(Questions on pictured scenes)
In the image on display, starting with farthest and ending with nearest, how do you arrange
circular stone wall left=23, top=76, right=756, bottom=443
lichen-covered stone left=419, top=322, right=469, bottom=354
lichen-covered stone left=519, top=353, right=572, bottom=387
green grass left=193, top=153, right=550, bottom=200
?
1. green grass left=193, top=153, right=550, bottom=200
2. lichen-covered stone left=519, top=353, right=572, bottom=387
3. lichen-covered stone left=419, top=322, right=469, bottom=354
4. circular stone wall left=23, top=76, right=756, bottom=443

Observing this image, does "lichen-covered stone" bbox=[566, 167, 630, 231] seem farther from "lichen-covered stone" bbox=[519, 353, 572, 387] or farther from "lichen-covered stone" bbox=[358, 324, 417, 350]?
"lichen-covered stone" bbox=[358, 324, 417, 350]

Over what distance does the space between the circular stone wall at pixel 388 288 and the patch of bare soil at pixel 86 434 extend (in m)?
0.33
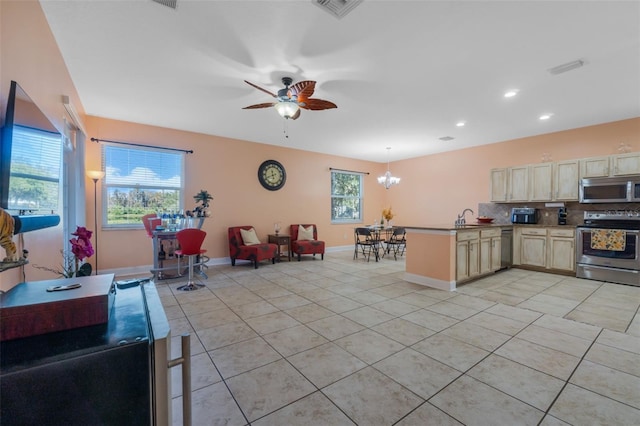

Goal
Collect each line of the items above that contains the string "circular". Case counts.

Response
circular stone wall left=23, top=76, right=756, bottom=443
4. circular stone wall left=23, top=76, right=756, bottom=443
Over what distance does the space between the circular stone wall at pixel 388 288 and the patch of bare soil at pixel 86 434 extend (in m)?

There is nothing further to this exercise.